▸ Request A:
Answer these questions from the article on men's grooming, one line each:
(i) How much do men spend each year on personal care products?
(ii) What issue date does the article give?
(iii) How many fewer minutes than women do men spend at the vanity?
▸ Request B: Pick up the article on men's grooming where it stops and write its next part.

━━━ Document section ━━━

Well-Groomed Man

Exfoliating shows that you really care:
The personal care supplies every guy needs to look and feel his very best.

By Karyn Maier

July / August 2005

It’s no surprise to hear that men don’t put as much time, money or thought into their personal grooming as women do. But it might surprise you to know that men do spend $9.5 billion a year (about $35 billion less than women) on personal care products, so they have to be buying more than futuristic looking multi-blade razors. And, while it may seem that women spend more time at the vanity, the truth is that men spend only three minutes less on their vanity—and they don’t have to struggle with pantyhose, lip liner or curling irons.

But when was the last time you saw a magazine ad or television commercial pitching fancy facial moisturizers to men? With so much marketing of personal care products being targeted to women, most guys have little idea of the full array of grooming products made just for them.

━━━ Data block ━━━

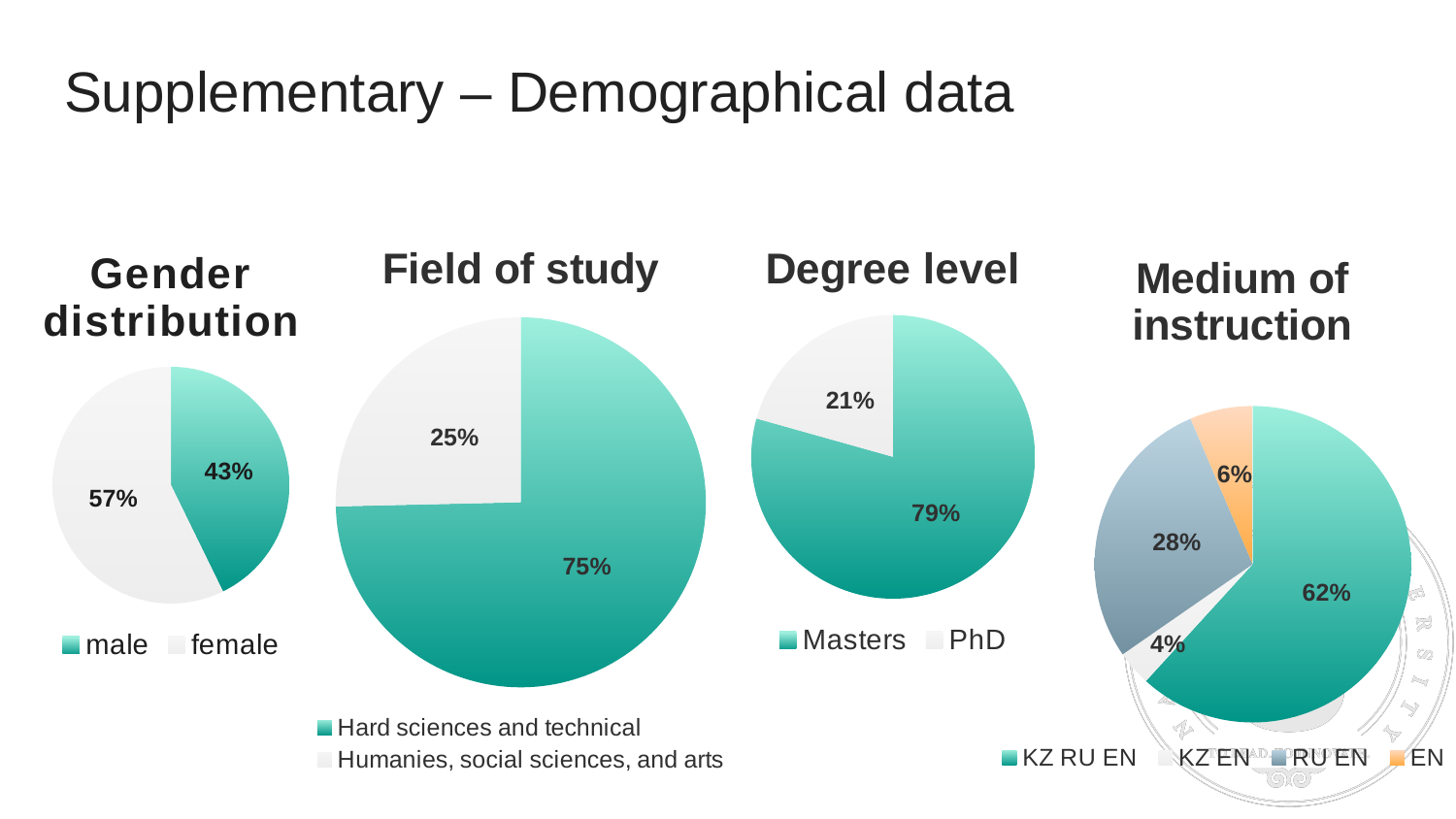
In the Medium of instruction chart, how many categories are shown? 4 In the Degree level chart, what share is PhD? 21% How many charts are on the slide? 4 In the Degree level chart, which category is the largest? Masters In the Medium of instruction chart, which category is the smallest? KZ EN In the Medium of instruction chart, what share is RU EN? 28% In the Gender distribution chart, which is larger, male or female? female What kind of chart is the Medium of instruction chart? pie chart In the Field of study chart, what is the difference between the Hard sciences and technical share and the Humanities, social sciences, and arts share? 50% In the Gender distribution chart, what share is male? 43%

━━━

▸ Expected answer A:
(i) $9.5 billion a year.
(ii) July / August 2005.
(iii) Three minutes.

▸ Expected answer B:
Since we know men are about as likely to ask for advice on sprucing up as they would be asking for directions, and since we can bet skin care strategy won’t be a discussion topic at the next poker game, Energy Times offers these masculine makeover tips for keeping the face, hair, hands and feet healthy and well-groomed. (Men, we’ve kept this short and sweet just in case you don’t want any of your buddies catching you reading it.)

Facial Focus

For most men, finding out that they shouldn’t use soap in the shower is like a cold slap in the face. The problem with most bath soaps, especially deodorant soaps, is that their harshness can strip skin of its natural oils, leaving a dry, tight feeling. You don’t want to drag your high-tech razor blade over that, do you?

Instead, use a chemical- and fragrance-free facial cleanser to remove impurities. If you’re ambitious, use your cleanser before sleeping as well as before shaving.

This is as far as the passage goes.